──────── Dataset records

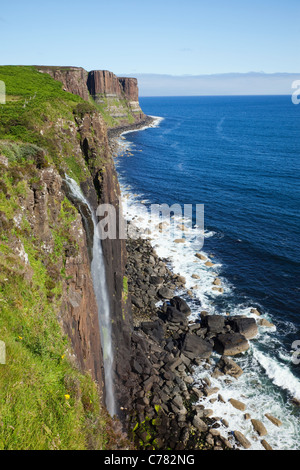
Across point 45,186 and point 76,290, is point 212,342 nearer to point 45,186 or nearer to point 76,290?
point 76,290

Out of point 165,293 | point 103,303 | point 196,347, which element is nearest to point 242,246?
point 165,293

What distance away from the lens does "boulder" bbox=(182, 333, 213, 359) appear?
30.3 m

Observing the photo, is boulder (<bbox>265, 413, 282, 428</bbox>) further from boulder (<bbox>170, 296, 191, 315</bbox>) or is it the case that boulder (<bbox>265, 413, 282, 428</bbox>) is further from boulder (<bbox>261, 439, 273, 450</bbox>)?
boulder (<bbox>170, 296, 191, 315</bbox>)

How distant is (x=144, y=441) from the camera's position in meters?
21.7

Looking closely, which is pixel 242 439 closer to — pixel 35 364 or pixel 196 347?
pixel 196 347

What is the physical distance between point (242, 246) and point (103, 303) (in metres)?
31.3

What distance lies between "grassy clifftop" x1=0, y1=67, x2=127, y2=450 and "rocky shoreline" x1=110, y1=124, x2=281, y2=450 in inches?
417

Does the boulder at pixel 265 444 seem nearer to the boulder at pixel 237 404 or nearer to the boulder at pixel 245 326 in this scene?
the boulder at pixel 237 404

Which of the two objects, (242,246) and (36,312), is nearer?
(36,312)

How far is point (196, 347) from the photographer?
30.8 m

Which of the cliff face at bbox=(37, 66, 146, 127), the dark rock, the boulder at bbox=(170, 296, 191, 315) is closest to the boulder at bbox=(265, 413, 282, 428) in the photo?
the boulder at bbox=(170, 296, 191, 315)

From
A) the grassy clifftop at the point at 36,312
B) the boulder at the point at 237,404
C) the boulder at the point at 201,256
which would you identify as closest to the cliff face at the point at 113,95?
the boulder at the point at 201,256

────────────────

# Task:
Can you render the lines from the one containing "How far is point" through the end of the items as a Markdown table with the columns No. and Line, numbering each row and leaving out blank lines?

# Task result:
| No. | Line |
|---|---|
| 1 | How far is point (196, 347) from the photographer? |
| 2 | 30.8 m |
| 3 | Which of the cliff face at bbox=(37, 66, 146, 127), the dark rock, the boulder at bbox=(170, 296, 191, 315) is closest to the boulder at bbox=(265, 413, 282, 428) in the photo? |
| 4 | the boulder at bbox=(170, 296, 191, 315) |
| 5 | From |
| 6 | A) the grassy clifftop at the point at 36,312 |
| 7 | B) the boulder at the point at 237,404 |
| 8 | C) the boulder at the point at 201,256 |
| 9 | which would you identify as closest to the cliff face at the point at 113,95? |
| 10 | the boulder at the point at 201,256 |